Recorded data:

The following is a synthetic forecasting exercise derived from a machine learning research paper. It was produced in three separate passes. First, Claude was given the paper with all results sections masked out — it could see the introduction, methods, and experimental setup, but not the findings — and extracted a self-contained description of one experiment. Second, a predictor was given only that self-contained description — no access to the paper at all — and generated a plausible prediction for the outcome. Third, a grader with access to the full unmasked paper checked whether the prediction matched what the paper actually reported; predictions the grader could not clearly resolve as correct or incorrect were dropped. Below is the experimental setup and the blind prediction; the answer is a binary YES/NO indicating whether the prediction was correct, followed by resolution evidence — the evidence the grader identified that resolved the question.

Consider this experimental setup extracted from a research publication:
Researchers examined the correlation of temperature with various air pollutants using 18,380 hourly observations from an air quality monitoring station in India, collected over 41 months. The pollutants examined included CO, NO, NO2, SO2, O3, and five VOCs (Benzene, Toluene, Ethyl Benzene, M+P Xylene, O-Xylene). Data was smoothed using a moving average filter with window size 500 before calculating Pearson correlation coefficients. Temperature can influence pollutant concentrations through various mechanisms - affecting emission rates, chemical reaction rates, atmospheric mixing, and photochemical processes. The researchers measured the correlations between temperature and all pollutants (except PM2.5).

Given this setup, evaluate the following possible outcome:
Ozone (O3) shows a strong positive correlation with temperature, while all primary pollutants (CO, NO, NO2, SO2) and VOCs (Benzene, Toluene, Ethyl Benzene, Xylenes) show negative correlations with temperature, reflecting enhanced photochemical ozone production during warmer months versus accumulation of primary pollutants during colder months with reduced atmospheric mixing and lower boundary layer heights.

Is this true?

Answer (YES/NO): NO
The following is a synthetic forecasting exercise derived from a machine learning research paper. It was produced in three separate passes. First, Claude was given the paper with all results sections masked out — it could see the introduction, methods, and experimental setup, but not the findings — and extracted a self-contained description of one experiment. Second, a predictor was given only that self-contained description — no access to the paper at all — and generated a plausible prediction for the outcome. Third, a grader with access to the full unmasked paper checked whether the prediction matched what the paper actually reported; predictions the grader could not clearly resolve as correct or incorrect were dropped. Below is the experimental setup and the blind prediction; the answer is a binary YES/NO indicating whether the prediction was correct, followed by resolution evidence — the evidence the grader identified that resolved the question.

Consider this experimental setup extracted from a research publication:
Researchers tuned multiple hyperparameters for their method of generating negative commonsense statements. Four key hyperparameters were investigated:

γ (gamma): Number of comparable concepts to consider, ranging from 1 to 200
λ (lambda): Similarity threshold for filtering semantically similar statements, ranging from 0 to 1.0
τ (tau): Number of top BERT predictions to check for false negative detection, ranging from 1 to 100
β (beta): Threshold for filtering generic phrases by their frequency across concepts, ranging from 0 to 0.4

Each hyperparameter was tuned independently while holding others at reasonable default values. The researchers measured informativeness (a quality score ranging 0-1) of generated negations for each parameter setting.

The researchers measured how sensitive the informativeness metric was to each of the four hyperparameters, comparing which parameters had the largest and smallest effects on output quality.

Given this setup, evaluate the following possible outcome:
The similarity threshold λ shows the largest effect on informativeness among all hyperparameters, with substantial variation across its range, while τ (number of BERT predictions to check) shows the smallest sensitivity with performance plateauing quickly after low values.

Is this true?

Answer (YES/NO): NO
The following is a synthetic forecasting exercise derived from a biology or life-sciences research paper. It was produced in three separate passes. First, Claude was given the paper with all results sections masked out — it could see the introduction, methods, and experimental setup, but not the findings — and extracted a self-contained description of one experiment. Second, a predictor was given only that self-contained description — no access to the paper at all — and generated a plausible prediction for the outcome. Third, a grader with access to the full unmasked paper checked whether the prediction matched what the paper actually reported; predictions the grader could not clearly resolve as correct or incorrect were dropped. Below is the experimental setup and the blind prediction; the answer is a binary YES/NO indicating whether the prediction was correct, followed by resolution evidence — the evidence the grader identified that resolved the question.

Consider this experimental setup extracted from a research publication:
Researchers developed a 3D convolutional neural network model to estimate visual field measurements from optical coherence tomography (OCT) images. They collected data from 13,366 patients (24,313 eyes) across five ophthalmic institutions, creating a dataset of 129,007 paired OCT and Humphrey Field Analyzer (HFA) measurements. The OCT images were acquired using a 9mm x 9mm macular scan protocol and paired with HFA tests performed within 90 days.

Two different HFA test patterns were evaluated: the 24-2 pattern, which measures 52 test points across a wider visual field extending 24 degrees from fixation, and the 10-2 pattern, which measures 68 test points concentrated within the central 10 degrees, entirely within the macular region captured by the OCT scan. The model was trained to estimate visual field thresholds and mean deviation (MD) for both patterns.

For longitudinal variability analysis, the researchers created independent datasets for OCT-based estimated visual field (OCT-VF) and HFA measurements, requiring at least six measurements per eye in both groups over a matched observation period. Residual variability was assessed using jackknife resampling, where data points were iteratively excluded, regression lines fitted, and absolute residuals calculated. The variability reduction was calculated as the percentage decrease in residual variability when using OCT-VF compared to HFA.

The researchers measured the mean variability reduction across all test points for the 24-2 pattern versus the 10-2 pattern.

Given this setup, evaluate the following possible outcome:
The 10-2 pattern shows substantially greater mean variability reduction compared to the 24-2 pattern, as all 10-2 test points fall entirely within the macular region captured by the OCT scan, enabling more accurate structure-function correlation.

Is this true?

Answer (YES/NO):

Aim of the exercise:
Each of the records is to be written out again without alteration.

Reply:
The following is a synthetic forecasting exercise derived from a machine learning research paper. It was produced in three separate passes. First, Claude was given the paper with all results sections masked out — it could see the introduction, methods, and experimental setup, but not the findings — and extracted a self-contained description of one experiment. Second, a predictor was given only that self-contained description — no access to the paper at all — and generated a plausible prediction for the outcome. Third, a grader with access to the full unmasked paper checked whether the prediction matched what the paper actually reported; predictions the grader could not clearly resolve as correct or incorrect were dropped. Below is the experimental setup and the blind prediction; the answer is a binary YES/NO indicating whether the prediction was correct, followed by resolution evidence — the evidence the grader identified that resolved the question.

Consider this experimental setup extracted from a research publication:
Researchers examined the correlation of temperature with various air pollutants using 18,380 hourly observations from an air quality monitoring station in India, collected over 41 months. The pollutants examined included CO, NO, NO2, SO2, O3, and five VOCs (Benzene, Toluene, Ethyl Benzene, M+P Xylene, O-Xylene). Data was smoothed using a moving average filter with window size 500 before calculating Pearson correlation coefficients. Temperature can influence pollutant concentrations through various mechanisms - affecting emission rates, chemical reaction rates, atmospheric mixing, and photochemical processes. The researchers measured the correlations between temperature and all pollutants (except PM2.5).

Given this setup, evaluate the following possible outcome:
Ozone (O3) shows a strong positive correlation with temperature, while all primary pollutants (CO, NO, NO2, SO2) and VOCs (Benzene, Toluene, Ethyl Benzene, Xylenes) show negative correlations with temperature, reflecting enhanced photochemical ozone production during warmer months versus accumulation of primary pollutants during colder months with reduced atmospheric mixing and lower boundary layer heights.

Is this true?

Answer (YES/NO): NO
The following is a synthetic forecasting exercise derived from a machine learning research paper. It was produced in three separate passes. First, Claude was given the paper with all results sections masked out — it could see the introduction, methods, and experimental setup, but not the findings — and extracted a self-contained description of one experiment. Second, a predictor was given only that self-contained description — no access to the paper at all — and generated a plausible prediction for the outcome. Third, a grader with access to the full unmasked paper checked whether the prediction matched what the paper actually reported; predictions the grader could not clearly resolve as correct or incorrect were dropped. Below is the experimental setup and the blind prediction; the answer is a binary YES/NO indicating whether the prediction was correct, followed by resolution evidence — the evidence the grader identified that resolved the question.

Consider this experimental setup extracted from a research publication:
Researchers tuned multiple hyperparameters for their method of generating negative commonsense statements. Four key hyperparameters were investigated:

γ (gamma): Number of comparable concepts to consider, ranging from 1 to 200
λ (lambda): Similarity threshold for filtering semantically similar statements, ranging from 0 to 1.0
τ (tau): Number of top BERT predictions to check for false negative detection, ranging from 1 to 100
β (beta): Threshold for filtering generic phrases by their frequency across concepts, ranging from 0 to 0.4

Each hyperparameter was tuned independently while holding others at reasonable default values. The researchers measured informativeness (a quality score ranging 0-1) of generated negations for each parameter setting.

The researchers measured how sensitive the informativeness metric was to each of the four hyperparameters, comparing which parameters had the largest and smallest effects on output quality.

Given this setup, evaluate the following possible outcome:
The similarity threshold λ shows the largest effect on informativeness among all hyperparameters, with substantial variation across its range, while τ (number of BERT predictions to check) shows the smallest sensitivity with performance plateauing quickly after low values.

Is this true?

Answer (YES/NO): NO
The following is a synthetic forecasting exercise derived from a biology or life-sciences research paper. It was produced in three separate passes. First, Claude was given the paper with all results sections masked out — it could see the introduction, methods, and experimental setup, but not the findings — and extracted a self-contained description of one experiment. Second, a predictor was given only that self-contained description — no access to the paper at all — and generated a plausible prediction for the outcome. Third, a grader with access to the full unmasked paper checked whether the prediction matched what the paper actually reported; predictions the grader could not clearly resolve as correct or incorrect were dropped. Below is the experimental setup and the blind prediction; the answer is a binary YES/NO indicating whether the prediction was correct, followed by resolution evidence — the evidence the grader identified that resolved the question.

Consider this experimental setup extracted from a research publication:
Researchers developed a 3D convolutional neural network model to estimate visual field measurements from optical coherence tomography (OCT) images. They collected data from 13,366 patients (24,313 eyes) across five ophthalmic institutions, creating a dataset of 129,007 paired OCT and Humphrey Field Analyzer (HFA) measurements. The OCT images were acquired using a 9mm x 9mm macular scan protocol and paired with HFA tests performed within 90 days.

Two different HFA test patterns were evaluated: the 24-2 pattern, which measures 52 test points across a wider visual field extending 24 degrees from fixation, and the 10-2 pattern, which measures 68 test points concentrated within the central 10 degrees, entirely within the macular region captured by the OCT scan. The model was trained to estimate visual field thresholds and mean deviation (MD) for both patterns.

For longitudinal variability analysis, the researchers created independent datasets for OCT-based estimated visual field (OCT-VF) and HFA measurements, requiring at least six measurements per eye in both groups over a matched observation period. Residual variability was assessed using jackknife resampling, where data points were iteratively excluded, regression lines fitted, and absolute residuals calculated. The variability reduction was calculated as the percentage decrease in residual variability when using OCT-VF compared to HFA.

The researchers measured the mean variability reduction across all test points for the 24-2 pattern versus the 10-2 pattern.

Given this setup, evaluate the following possible outcome:
The 10-2 pattern shows substantially greater mean variability reduction compared to the 24-2 pattern, as all 10-2 test points fall entirely within the macular region captured by the OCT scan, enabling more accurate structure-function correlation.

Is this true?

Answer (YES/NO):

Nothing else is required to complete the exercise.